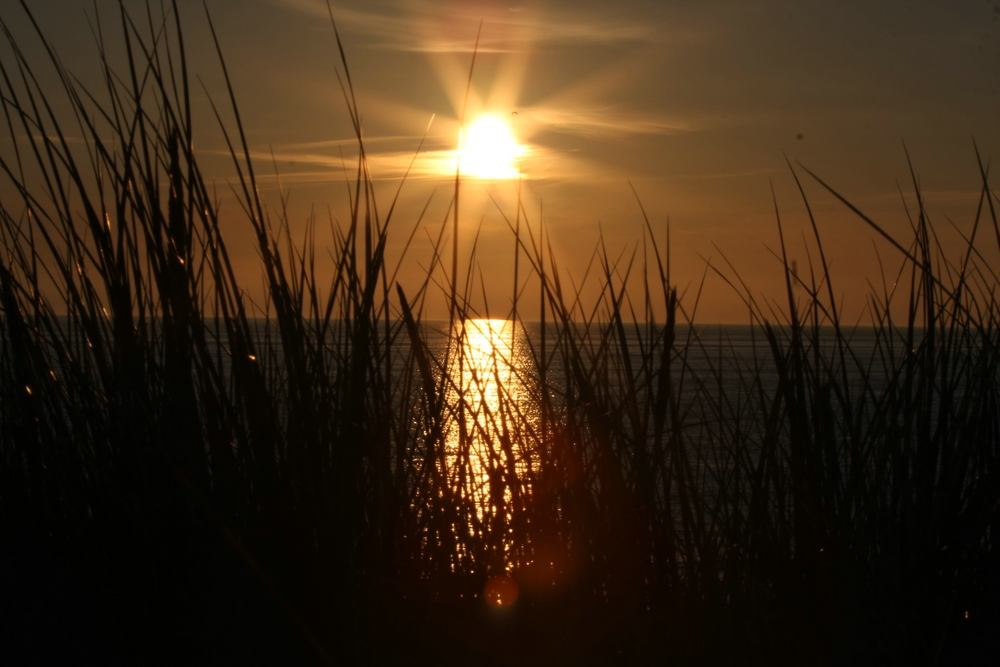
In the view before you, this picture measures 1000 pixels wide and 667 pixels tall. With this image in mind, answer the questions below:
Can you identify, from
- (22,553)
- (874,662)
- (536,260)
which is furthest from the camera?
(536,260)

==

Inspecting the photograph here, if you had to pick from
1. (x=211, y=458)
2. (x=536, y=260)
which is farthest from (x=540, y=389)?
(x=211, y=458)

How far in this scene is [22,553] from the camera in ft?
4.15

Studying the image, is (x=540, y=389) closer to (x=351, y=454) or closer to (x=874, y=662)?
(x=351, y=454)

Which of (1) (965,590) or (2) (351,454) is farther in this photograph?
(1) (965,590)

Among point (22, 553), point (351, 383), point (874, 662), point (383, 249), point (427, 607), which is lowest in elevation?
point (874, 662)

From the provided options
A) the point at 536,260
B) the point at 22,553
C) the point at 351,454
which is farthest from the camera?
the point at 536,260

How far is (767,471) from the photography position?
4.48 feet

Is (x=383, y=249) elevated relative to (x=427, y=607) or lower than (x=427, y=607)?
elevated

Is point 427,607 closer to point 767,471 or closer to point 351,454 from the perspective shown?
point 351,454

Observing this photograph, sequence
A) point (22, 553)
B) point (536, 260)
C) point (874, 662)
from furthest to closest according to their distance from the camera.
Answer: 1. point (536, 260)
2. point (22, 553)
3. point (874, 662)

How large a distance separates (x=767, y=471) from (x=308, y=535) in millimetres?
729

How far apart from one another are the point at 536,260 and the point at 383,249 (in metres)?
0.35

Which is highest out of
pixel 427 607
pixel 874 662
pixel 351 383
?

...

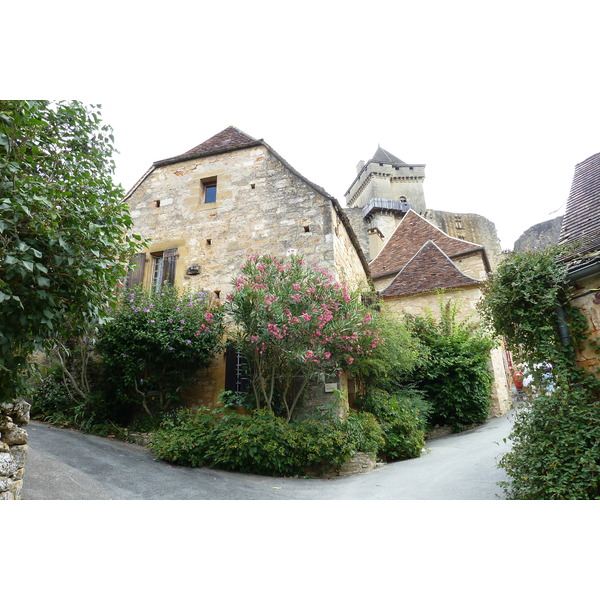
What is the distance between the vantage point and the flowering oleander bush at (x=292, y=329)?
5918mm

* Exercise aim: Pick out every line of the records above that contains the word "elevated", and copy each one.

* Reply:
Is (x=383, y=249) elevated relative to (x=427, y=607) or lower than (x=427, y=607)?
elevated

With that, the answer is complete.